Les années suivant immédiatement la Libération, notamment 1946 et 1947, voient manifestement se multiplier les projets cherchant à inscrire en des lieux divers, sous des formes diverses la trace de ce récent passé.
Le dossier des demandes de subventions adressées au Conseil général de la Nièvre 1 et constitué en mars 1946 témoigne de cette diversité.
Elles émanent de municipalités comme Sainte-Colombe, de cantons comme celui de Decize qui décide d’ériger un “ monument cantonal ”, sur une place portant le nom légendaire de Roland CHAMPENIER, d’associations locales comme l’Amicale des anciens maquisards du canton de Saint-Saulge, de sections locales d’associations départementales comme la section de Tannay de la Fédération des anciens maquisards et résistants de la Nièvre. La possibilité d’obtenir des subventions joue un rôle d’entraînement : le 3 décembre 1945, l’Amicale prémeryçoise des anciens du maquis MARIAUX en sollicite une, ‘“ ayant appris que les associations d’anciens résistants ayant décidé l’érection de monuments à la gloire de ceux qui se sont sacrifiés pour la liberté du peuple français pourraient bénéficier sur le budget départemental de subventions destinées à épauler leurs actions… ”.’
Les demandes portent sur des formes diverses de réalisation matérielle. Si les monuments ou stèles et plaques dominent largement, leur lieu d’implantation manifeste l’hésitation entre un lieu public central donnant au monument un sens et une reconnaissance officiels et les lieux particuliers où tombèrent les hommes auxquels ils sont dédiés, comme à Saint-Saulge où l’Amicale des anciens maquisards érige deux stèles au sein des bois de Sancy et de Forey. Parfois l’association à l’origine de l’initiative choisi d’acquérir un terrain pour l’érection du monument. C’est le cas de Prémery et de l’Amicale des anciens du maquis MARIAUX. Cette forme de privatisation du lieu de mémoire ne pose apparemment pas de problème puisque le 9 avril 1946 le préfet informe l’association que cet particularité ‘“ n’empêchera en rien (son) groupement de bénéficier de la subvention votée par le Conseil général ”’ ‘ 2 ’ ‘.’
A l’hommage collectif s’associe souvent la manifestation individuelle, sur la tombe du défunt. Dans sa demande de subvention du 22 février 1946 au préfet de la Nièvre la section de Tannay-en-Bazois de la Fédération des anciens maquisards et résistants de la Nièvre manifeste le souhait d’ériger une stèle mais aussi d’honorer personnellement chacun d’entre eux (il s’agit de six hommes, dont un officier anglais) en apposant une plaque sur leur tombe.

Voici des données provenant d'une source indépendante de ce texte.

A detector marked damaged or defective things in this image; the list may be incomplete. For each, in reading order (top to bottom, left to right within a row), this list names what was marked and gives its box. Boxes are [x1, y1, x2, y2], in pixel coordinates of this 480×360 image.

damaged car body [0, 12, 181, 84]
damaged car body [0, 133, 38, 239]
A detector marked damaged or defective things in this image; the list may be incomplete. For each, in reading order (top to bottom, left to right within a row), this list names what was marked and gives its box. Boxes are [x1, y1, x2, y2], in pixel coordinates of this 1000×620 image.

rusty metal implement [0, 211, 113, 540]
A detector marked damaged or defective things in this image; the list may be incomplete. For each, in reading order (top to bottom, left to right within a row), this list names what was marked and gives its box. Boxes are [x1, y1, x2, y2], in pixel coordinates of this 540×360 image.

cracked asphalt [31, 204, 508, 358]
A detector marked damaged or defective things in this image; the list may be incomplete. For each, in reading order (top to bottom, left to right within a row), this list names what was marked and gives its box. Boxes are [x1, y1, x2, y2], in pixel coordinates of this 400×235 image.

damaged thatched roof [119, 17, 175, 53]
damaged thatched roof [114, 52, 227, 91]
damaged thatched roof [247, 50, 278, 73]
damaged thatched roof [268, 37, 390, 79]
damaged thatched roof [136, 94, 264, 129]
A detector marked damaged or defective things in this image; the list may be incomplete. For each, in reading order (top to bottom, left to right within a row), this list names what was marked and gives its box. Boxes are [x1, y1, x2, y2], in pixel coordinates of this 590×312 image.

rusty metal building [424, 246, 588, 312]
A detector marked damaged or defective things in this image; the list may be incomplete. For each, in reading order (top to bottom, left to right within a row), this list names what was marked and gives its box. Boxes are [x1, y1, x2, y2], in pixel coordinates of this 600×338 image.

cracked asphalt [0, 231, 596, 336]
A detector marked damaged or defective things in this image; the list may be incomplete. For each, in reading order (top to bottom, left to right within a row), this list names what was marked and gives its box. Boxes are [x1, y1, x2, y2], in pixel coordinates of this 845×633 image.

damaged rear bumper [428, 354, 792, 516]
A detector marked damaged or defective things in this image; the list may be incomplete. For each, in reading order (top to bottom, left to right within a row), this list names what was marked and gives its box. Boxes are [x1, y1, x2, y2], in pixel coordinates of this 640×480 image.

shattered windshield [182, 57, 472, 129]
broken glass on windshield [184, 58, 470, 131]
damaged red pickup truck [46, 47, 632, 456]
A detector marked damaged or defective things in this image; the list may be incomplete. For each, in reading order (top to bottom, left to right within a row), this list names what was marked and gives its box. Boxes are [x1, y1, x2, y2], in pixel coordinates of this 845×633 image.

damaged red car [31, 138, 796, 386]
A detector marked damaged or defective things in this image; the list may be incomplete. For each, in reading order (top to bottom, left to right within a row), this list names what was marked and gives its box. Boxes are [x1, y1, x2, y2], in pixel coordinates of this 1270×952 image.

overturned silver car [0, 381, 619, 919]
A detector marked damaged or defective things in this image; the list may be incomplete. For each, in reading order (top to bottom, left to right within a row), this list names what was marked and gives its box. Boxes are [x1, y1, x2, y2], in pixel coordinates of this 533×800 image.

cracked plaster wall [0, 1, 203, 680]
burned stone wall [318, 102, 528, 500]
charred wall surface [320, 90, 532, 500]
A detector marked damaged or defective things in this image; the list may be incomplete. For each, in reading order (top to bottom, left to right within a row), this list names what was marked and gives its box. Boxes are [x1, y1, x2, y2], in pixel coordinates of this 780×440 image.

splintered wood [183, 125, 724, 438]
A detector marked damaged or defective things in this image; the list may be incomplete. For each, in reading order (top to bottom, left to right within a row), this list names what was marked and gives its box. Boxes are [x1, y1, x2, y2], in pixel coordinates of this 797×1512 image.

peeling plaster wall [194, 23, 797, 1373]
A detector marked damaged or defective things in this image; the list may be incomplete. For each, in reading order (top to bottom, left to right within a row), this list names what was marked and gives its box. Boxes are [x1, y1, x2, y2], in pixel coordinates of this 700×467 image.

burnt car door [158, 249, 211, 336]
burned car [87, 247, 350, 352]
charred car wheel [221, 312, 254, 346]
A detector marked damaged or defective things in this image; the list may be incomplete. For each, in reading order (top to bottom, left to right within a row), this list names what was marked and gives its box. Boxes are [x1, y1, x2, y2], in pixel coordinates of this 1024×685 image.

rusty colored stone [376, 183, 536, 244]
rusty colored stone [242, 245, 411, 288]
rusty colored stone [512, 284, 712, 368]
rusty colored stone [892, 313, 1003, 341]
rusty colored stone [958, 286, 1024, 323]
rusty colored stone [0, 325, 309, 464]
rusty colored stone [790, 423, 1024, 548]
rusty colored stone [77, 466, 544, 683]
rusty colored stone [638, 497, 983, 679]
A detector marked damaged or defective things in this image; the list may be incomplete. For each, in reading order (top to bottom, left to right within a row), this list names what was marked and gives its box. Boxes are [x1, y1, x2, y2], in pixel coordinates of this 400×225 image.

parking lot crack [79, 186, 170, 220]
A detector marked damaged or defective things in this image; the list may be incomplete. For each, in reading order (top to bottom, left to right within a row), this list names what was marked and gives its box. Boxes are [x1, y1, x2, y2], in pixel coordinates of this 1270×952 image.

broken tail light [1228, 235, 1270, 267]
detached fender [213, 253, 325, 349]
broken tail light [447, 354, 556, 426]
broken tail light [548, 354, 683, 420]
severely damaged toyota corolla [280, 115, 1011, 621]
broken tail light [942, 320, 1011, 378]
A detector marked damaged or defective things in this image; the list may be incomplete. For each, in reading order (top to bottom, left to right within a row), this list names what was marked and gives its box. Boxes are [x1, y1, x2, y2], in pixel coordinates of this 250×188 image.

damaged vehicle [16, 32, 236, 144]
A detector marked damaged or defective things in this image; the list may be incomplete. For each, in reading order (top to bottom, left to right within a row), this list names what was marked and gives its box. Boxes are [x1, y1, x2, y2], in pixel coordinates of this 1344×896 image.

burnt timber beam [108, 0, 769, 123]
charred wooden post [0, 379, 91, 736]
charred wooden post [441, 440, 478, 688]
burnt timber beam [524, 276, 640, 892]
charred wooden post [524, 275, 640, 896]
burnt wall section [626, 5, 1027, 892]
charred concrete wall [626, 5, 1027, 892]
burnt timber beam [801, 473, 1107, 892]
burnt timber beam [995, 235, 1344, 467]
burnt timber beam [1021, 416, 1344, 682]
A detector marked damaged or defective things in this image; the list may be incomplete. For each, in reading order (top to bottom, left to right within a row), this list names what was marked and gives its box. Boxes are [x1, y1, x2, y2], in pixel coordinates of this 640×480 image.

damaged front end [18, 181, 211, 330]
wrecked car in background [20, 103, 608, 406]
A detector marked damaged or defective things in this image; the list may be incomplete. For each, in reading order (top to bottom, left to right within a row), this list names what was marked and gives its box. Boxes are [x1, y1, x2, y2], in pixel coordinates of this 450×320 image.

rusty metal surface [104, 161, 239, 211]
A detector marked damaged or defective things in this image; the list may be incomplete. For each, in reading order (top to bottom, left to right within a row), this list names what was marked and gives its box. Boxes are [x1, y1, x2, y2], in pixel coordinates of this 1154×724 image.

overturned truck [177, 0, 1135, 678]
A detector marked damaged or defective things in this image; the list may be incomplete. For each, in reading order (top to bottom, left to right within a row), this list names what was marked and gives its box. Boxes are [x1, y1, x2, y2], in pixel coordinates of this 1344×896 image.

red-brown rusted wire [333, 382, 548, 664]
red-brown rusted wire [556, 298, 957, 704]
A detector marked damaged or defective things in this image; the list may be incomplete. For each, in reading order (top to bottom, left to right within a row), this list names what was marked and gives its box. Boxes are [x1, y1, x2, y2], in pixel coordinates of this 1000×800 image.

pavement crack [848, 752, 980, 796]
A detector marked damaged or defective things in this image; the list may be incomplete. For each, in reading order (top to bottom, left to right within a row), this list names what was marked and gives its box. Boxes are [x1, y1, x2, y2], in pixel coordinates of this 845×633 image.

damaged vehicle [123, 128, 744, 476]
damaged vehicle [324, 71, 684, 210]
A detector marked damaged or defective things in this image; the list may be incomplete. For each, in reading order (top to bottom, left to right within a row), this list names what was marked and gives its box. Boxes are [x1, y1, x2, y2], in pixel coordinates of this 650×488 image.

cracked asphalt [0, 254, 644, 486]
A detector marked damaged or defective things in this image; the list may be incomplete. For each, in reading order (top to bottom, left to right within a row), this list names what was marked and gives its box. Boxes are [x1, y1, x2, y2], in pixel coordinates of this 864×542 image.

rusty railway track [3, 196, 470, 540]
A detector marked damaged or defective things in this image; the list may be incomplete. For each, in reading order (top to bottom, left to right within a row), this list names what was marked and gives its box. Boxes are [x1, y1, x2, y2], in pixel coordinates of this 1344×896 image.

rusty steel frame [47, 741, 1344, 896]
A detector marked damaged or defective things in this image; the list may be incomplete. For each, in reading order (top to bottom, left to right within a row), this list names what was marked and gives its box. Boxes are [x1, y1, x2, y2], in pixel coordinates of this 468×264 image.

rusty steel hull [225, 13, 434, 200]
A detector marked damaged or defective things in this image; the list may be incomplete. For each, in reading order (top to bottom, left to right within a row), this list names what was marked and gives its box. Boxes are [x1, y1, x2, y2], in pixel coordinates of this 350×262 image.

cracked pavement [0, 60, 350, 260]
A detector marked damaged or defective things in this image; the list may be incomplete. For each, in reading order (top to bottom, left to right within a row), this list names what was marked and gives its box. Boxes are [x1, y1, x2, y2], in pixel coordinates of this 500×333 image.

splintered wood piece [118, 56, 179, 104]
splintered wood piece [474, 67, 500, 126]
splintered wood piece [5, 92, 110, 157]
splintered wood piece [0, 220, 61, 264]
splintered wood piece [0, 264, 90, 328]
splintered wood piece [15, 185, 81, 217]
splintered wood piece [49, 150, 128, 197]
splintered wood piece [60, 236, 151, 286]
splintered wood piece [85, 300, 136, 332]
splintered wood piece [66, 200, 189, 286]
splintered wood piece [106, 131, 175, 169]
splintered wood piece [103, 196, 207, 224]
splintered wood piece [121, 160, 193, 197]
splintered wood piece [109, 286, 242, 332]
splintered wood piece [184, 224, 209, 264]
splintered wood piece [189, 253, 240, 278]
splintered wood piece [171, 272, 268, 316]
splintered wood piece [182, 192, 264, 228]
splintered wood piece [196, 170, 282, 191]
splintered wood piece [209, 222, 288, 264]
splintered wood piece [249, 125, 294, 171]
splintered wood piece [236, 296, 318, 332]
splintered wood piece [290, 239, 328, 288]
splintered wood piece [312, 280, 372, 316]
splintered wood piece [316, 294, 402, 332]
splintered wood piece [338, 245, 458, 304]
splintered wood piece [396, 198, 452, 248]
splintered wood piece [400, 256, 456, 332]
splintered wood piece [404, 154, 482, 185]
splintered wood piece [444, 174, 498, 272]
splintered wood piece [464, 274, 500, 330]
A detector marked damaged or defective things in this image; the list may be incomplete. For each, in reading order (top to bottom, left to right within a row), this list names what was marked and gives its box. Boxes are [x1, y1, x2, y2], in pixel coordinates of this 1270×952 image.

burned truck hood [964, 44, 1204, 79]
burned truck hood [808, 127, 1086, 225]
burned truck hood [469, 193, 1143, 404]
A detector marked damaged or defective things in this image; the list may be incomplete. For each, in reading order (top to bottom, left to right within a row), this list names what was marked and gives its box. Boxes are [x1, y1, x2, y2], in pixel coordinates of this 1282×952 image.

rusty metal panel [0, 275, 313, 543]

Une forme d’hommage pose problème : il s’agit de l’attribution du nom d’un enseignant résistant à son établissement scolaire. Le problème se pose notamment à Cosne-sur-Loire où le 16 février 1946 1 , le conseil municipal émet le vœu, sur proposition de l’Association des anciens élèves du collège, de donner à ce dernier le nom de Michel FROMENT, mort en déportation. Le vœu bénéficie d’un “ avis très favorable ” de l’Inspecteur d’Académie. Il est donc transmis au Ministère de l’Education nationale. La réponse de celui-ci, du 1er avril 1946, est négative. S’appuyant sur une circulaire du 7 décembre 1945 publiée dans le Bulletin officiel de l’Education nationale n°66 du 13 décembre, il rappelle que ‘“ le souvenir des héros de la Résistance serait perpétué par l’apposition de plaques commémoratives, par l’organisation de cérémonies annuelles et par des manifestations propres à l’établissement intéressé qui évoqueront le disparu pour ceux qui l’ont connu…Il me serait très difficile d’y apporter des dérogations sans être saisi aussitôt d’un très grand nombre de demandes de changement de dénomination… ”’. L’auteur rappelle enfin que selon lui, aucun établissement ne porte le nom d’un professeur ou ancien élève mort pour la France.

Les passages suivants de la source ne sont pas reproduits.